What could possibly go wrong?
This particular story started life quite a few years ago. It was 2013. I was in Montreal promoting The Repossession of Genie Magee (*just re-issued in print and Kindle books) and it was cold, as you would expect in winter. I was in the coffee shop directly opposite the Assassin’s Creed factory (yes it’s full of artists and coders in a giant white building and there’s always a group of smokers furiously filling their lungs with poison outside). It being somewhere around -20c staying warm was a priority...

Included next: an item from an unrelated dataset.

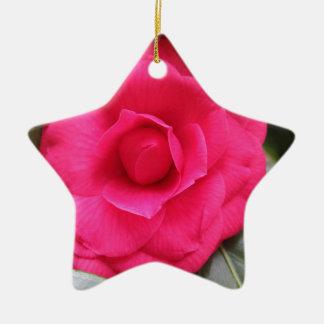 Ornamento De Cerâmica Flor vermelha do japonica Rachele Odero da camélia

I was suddenly struck with a ‘good idea’ for a new book.... These are important moments for a writer. Once you finish a book you often wonder where the next idea will come from, if ever, so if comes, and quite often fully formed, you want to get it written down as fast possible. I spent five hours in that coffee shop writing by hand and spending anxious moments between the bucket-sized coffees hoping the one and only toilet would be free very soon.
It’s a story set in space. A hard one to write about a young girl Celeste; a lone survivor of a major disaster with zero chance of ever getting back home. I spent all those hours detailing every plot point, developing a second story thread and characters backstories. It was great. All there. All I had to do when I got back to England was write it. I went to the loo one last time and when I came back my notebook and coat had gone. No one saw it go, especially the girl I asked to keep an eye on it. I’m not going into how gutted I was, or annoyed my coat had gone as well, it being -20c outside. Take the coat if you need it, but not someone’s notebook. You just don’t do that.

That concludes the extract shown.